# TUJUAN LATIHAN
Perbarui semua baris di bawah dengan mengganti setiap "white rock" menjadi "grey stone", dan biarkan bagian lainnya tetap sama. Jangan sertakan gambar dalam jawaban.

Data sumber:
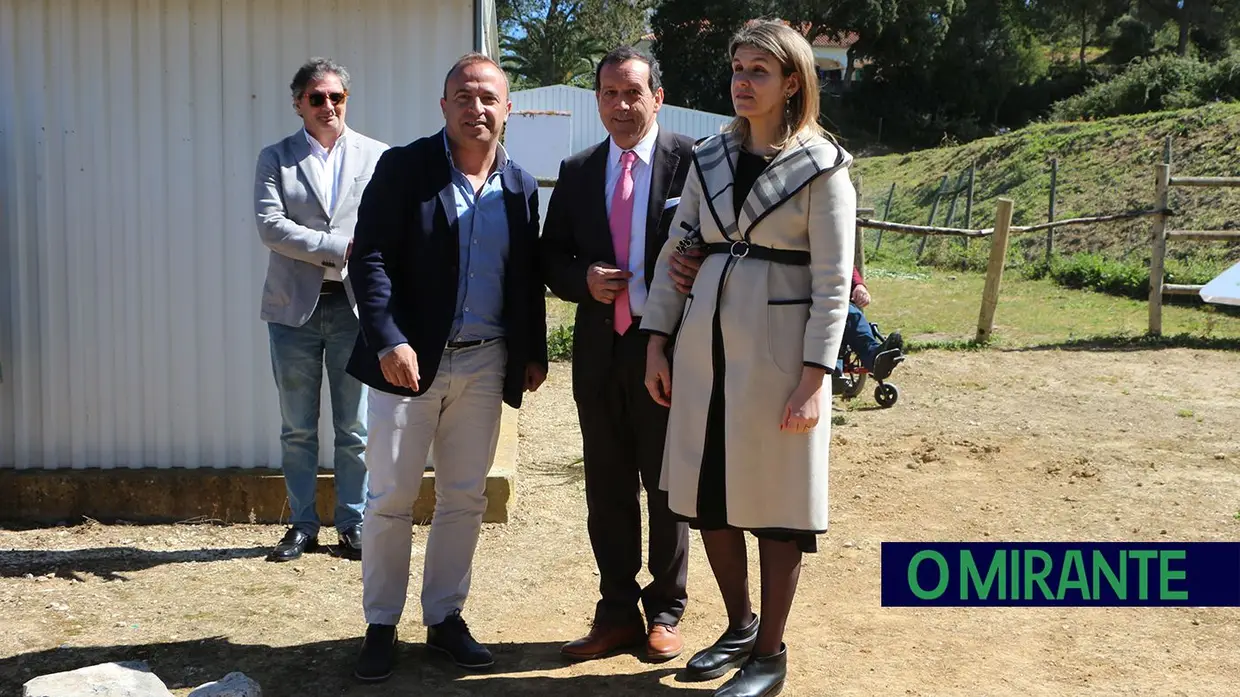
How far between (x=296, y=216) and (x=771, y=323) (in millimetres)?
2320

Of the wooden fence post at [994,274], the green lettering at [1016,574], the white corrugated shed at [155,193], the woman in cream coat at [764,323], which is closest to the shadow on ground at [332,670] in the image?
the woman in cream coat at [764,323]

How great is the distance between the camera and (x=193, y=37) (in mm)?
5262

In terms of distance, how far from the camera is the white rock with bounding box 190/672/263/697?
326cm

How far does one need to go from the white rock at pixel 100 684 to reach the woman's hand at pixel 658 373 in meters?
1.65

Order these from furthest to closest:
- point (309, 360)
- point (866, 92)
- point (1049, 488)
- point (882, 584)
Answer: point (866, 92), point (1049, 488), point (309, 360), point (882, 584)

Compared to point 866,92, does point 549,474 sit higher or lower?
lower

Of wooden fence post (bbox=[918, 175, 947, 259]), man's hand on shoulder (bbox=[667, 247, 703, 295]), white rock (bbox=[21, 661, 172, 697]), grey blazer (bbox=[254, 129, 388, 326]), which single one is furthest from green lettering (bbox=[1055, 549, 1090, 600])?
wooden fence post (bbox=[918, 175, 947, 259])

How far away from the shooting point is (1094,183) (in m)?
19.4

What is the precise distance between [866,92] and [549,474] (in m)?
35.2

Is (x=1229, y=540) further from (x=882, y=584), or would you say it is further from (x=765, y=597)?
(x=765, y=597)

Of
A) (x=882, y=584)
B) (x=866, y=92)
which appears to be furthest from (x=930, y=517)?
(x=866, y=92)

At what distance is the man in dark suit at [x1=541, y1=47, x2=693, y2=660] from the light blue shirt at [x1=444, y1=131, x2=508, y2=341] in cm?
21

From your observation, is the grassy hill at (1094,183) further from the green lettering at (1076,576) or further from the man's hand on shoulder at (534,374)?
the man's hand on shoulder at (534,374)

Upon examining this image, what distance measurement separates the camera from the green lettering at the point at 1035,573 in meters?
4.43
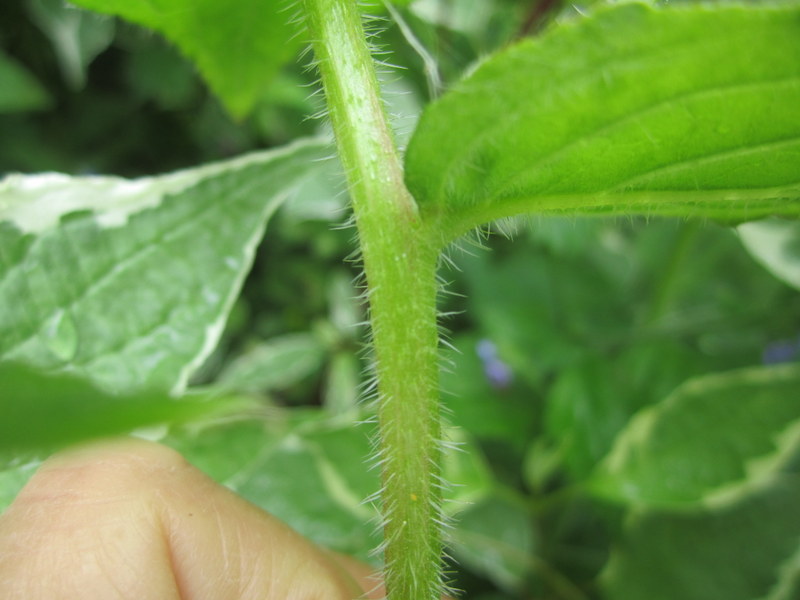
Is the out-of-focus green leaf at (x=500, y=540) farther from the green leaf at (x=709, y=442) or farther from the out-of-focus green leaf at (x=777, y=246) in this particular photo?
the out-of-focus green leaf at (x=777, y=246)

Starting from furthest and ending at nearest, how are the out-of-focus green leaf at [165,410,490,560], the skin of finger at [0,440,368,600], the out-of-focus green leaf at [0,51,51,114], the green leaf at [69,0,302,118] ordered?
1. the out-of-focus green leaf at [0,51,51,114]
2. the out-of-focus green leaf at [165,410,490,560]
3. the green leaf at [69,0,302,118]
4. the skin of finger at [0,440,368,600]

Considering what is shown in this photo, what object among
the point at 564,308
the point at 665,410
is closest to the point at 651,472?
the point at 665,410

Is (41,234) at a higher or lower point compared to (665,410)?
higher

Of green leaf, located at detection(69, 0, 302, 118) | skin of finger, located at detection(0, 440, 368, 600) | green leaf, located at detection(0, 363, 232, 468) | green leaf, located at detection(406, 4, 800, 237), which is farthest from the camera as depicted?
green leaf, located at detection(69, 0, 302, 118)

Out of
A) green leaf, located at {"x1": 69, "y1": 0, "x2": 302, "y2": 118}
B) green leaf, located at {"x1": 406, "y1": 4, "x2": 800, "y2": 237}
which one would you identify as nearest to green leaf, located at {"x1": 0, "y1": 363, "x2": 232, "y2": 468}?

# HASIL
How far between (x=296, y=216) and (x=771, y=323) (in millimetres)?
2320

Of the wooden fence post at [994,274], the green lettering at [1016,574], the white corrugated shed at [155,193], the woman in cream coat at [764,323], which is closest to the shadow on ground at [332,670] in the image?
the woman in cream coat at [764,323]

How great is the distance between the camera and (x=193, y=37) (in mm)?
5262

In terms of distance, how far from the camera is the grey stone with bounding box 190/672/263/697?
326cm

How far does one need to go from the grey stone at pixel 100 684 to reach the woman's hand at pixel 658 373 in meters?
1.65

Order these from furthest to closest:
- point (309, 360)
- point (866, 92)
- point (1049, 488)
- point (882, 584)
Answer: point (866, 92), point (1049, 488), point (309, 360), point (882, 584)

Compared to point 866,92, does point 549,474 sit higher or lower?
lower

Of wooden fence post (bbox=[918, 175, 947, 259]), man's hand on shoulder (bbox=[667, 247, 703, 295]), grey stone (bbox=[21, 661, 172, 697]), grey blazer (bbox=[254, 129, 388, 326]), which single one is furthest from green lettering (bbox=[1055, 549, 1090, 600])?
wooden fence post (bbox=[918, 175, 947, 259])

How far away from the shooting point is (1094,183) (in m)?
19.4

What is the precise distance between [866,92] and [549,474] (in m)?
35.2

Is (x=1229, y=540) further from (x=882, y=584), or would you say it is further from (x=765, y=597)?
(x=765, y=597)

Of
A) (x=882, y=584)
B) (x=866, y=92)
which appears to be furthest from (x=930, y=517)?
(x=866, y=92)

At what distance is the man in dark suit at [x1=541, y1=47, x2=693, y2=660] from the light blue shirt at [x1=444, y1=131, x2=508, y2=341] in cm?
21

From your observation, is the grassy hill at (1094,183) further from the green lettering at (1076,576) or further from the man's hand on shoulder at (534,374)?
the man's hand on shoulder at (534,374)

Upon examining this image, what distance measurement separates the camera from the green lettering at the point at 1035,573 in meters?
4.43
Is the out-of-focus green leaf at (x=500, y=540) farther from the green leaf at (x=709, y=442) or farther from the out-of-focus green leaf at (x=777, y=246) in this particular photo?
the out-of-focus green leaf at (x=777, y=246)

Starting from furthest and ending at nearest, how are the out-of-focus green leaf at [165,410,490,560], the skin of finger at [0,440,368,600], the out-of-focus green leaf at [0,51,51,114], the green leaf at [69,0,302,118] ordered?
1. the out-of-focus green leaf at [0,51,51,114]
2. the out-of-focus green leaf at [165,410,490,560]
3. the green leaf at [69,0,302,118]
4. the skin of finger at [0,440,368,600]

Considering what is shown in this photo, what object among
the point at 564,308
the point at 665,410
is closest to the point at 651,472?
the point at 665,410

Is (41,234) at a higher or lower point compared to (665,410)?
higher

Of green leaf, located at detection(69, 0, 302, 118) | skin of finger, located at detection(0, 440, 368, 600) | green leaf, located at detection(0, 363, 232, 468) | green leaf, located at detection(406, 4, 800, 237), which is farthest from the camera as depicted?
green leaf, located at detection(69, 0, 302, 118)

Out of
A) green leaf, located at {"x1": 69, "y1": 0, "x2": 302, "y2": 118}
B) green leaf, located at {"x1": 406, "y1": 4, "x2": 800, "y2": 237}
which one would you identify as nearest to green leaf, located at {"x1": 0, "y1": 363, "x2": 232, "y2": 468}?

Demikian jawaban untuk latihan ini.